The eight-time NBA champion and Hall of Famer is without a doubt one of basketball's all-time greats. But before he made it big in the NBA, the 6-foot-5 Havlicek was a three-sport athlete who gained notice for his talents on the football field. In 1962, he was drafted both by the NBA's Boston Celtics and the NFL's Cleveland Browns, in the seventh round. He completed a brief stint at the Browns' training camp that year but decided to focus solely on hoops and his future with the Celtics. The decision seemed to work out well for him.
In short, Ainge could do it all in high school: He led North Eugene (Ore.) High School to back-to-back state titles in basketball in 1976-77, was one of the state's top football recruits and is the only person to be named a first-team All-American in football, basketball and baseball. Ainge gave up football to pursue pro careers in both baseball (he's the youngest player in Toronto Blue Jays history to hit a home run) and basketball (he played 14 seasons in the NBA, coached three seasons, won two titles and was inducted into the Hall of Fame). He currently serves as Celtics president.
After a frustrating start to his NBA career, Barnes thought about giving up basketball during the 2006 offseason to pursue a career in pro football.
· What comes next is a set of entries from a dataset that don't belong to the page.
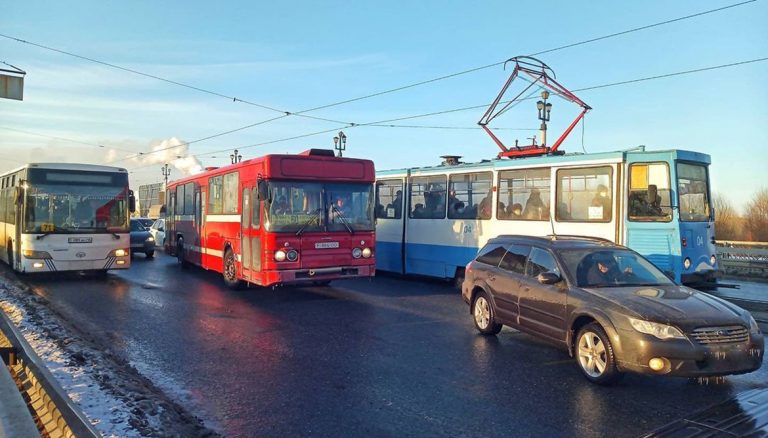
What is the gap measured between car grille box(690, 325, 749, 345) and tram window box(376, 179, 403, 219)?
37.0ft

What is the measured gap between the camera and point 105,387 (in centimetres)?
577

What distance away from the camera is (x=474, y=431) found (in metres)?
4.84

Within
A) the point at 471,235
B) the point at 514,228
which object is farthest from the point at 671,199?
the point at 471,235

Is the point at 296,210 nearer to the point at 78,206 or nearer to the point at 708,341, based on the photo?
the point at 78,206

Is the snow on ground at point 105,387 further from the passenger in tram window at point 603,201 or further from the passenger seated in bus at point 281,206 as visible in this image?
the passenger in tram window at point 603,201

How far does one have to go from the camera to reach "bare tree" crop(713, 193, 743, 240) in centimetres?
3531

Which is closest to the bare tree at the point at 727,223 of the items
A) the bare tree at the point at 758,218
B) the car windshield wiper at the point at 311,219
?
the bare tree at the point at 758,218

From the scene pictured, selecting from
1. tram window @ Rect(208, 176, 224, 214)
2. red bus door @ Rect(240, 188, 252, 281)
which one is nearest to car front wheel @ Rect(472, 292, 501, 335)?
red bus door @ Rect(240, 188, 252, 281)

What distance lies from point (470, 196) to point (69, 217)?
32.9 ft

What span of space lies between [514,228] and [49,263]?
1121cm

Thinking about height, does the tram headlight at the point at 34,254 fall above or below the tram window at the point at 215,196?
below

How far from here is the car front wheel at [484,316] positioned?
857cm

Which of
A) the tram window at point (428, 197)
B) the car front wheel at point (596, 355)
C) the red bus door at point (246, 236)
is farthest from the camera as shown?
the tram window at point (428, 197)

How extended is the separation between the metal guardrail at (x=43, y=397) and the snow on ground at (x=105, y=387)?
214mm
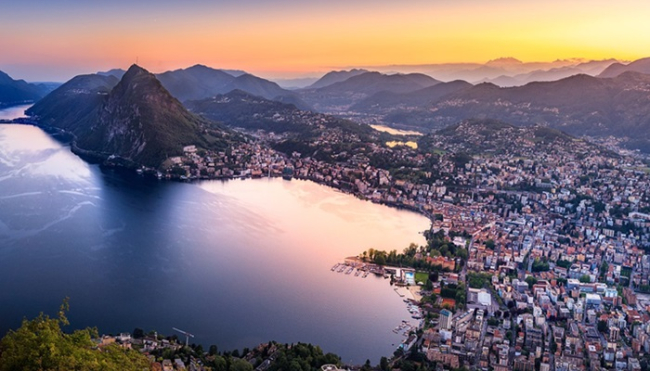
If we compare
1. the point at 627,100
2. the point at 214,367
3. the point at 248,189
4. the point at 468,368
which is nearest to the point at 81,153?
the point at 248,189

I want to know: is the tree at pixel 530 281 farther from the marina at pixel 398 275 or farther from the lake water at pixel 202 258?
the lake water at pixel 202 258

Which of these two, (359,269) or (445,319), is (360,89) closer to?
(359,269)

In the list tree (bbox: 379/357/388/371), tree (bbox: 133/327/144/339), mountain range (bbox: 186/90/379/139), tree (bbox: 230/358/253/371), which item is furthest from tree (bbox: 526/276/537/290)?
mountain range (bbox: 186/90/379/139)

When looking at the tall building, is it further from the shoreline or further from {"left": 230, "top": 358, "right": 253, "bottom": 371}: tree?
the shoreline

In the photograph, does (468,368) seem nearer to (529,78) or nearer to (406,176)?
(406,176)

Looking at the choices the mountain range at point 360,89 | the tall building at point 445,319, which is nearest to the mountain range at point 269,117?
the mountain range at point 360,89
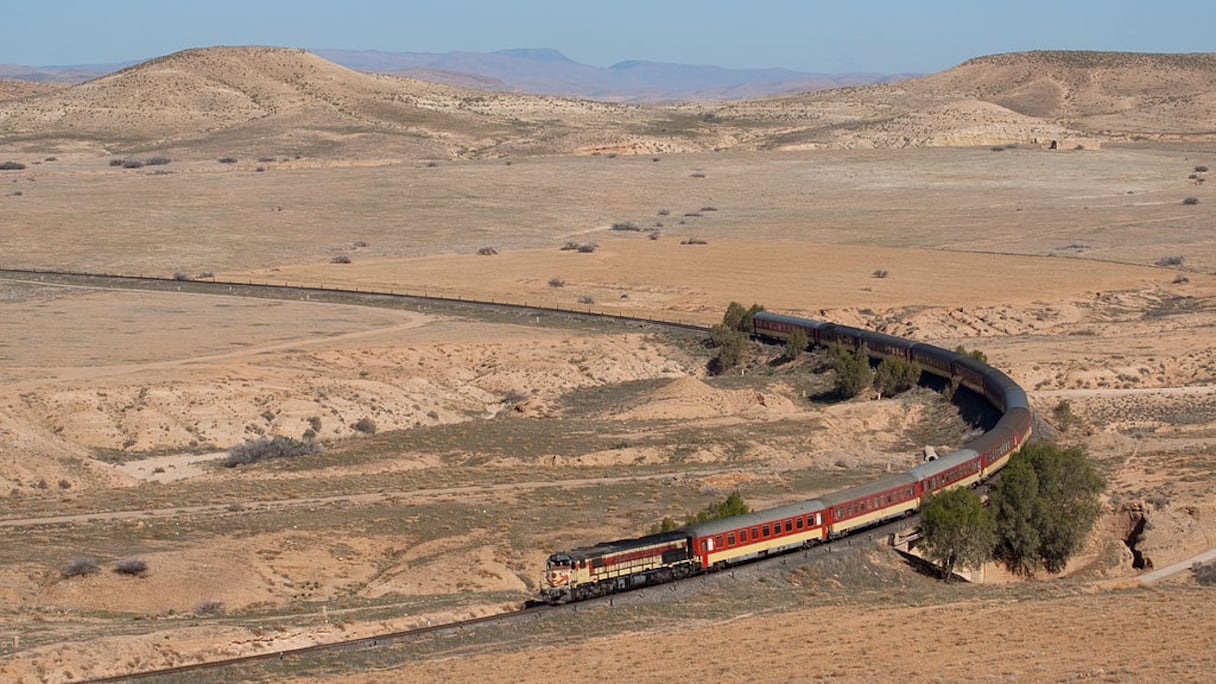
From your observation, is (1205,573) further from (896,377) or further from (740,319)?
(740,319)

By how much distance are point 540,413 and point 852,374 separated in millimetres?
11762

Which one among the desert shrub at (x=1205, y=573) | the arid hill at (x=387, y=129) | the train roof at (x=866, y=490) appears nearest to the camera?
the desert shrub at (x=1205, y=573)

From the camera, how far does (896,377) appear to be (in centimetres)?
6203

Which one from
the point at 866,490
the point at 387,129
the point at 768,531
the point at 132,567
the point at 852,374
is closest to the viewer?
the point at 132,567

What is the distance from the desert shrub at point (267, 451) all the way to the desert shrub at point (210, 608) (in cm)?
1784

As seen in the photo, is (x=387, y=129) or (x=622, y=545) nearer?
(x=622, y=545)

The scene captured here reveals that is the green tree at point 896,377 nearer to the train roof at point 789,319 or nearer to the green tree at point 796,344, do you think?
the green tree at point 796,344

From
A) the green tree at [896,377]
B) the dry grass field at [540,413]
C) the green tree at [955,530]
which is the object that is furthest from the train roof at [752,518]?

After all, he was a star receiver at Del Campo High School in Sacramento, where he earned All-American honors his senior year and led the nation with 28 touchdowns. He was offered tryouts with multiple NFL teams but, after much consideration, he decided to keep pushing ahead with basketball. Last summer, the 6-foot-7 backup forward signed with the reigning champion Lakers, his ninth NBA team since entering the league in 2002.
Smith was a top-ranked receiver early in his high school career, but after transferring schools and reclassifying as a junior, he gave up football to focus on basketball. Before the 2010-11 season, though, Smith tweeted that if there's an NBA lockout in 2011, he would go back to college, to the University of Miami, and play wide receiver for the Hurricanes.
The current Orlando Magic guard and 2006 NBA champion (with the Miami Heat) was always a top-notch athlete, gaining notice for his feats in basketball as well as baseball and football while growing up. At DuPont High School in Belle, W. Va., he was basketball and football teammates with current NFL receiver Randy Moss. In 1992 and '93, Williams played quarterback and receiver at DuPont alongside Moss before deciding to focus on basketball in college.
Before the 6-foot-1 guard made it to the NBA, he was a walk-on kicker for Division II Fayetteville (N.C.) State University in 1989, where he twice kicked school-record 48-yard field goals. Armstrong, who played with five different NBA teams and won the league's Sixth Man Award with the Magic in 1999, had said he long preferred football over basketball. And, in fact, as a punter and part-time receiver for Ashbrook High he didn't even start playing hoops until his senior year of high school. Armstrong retired from the NBA in 2007.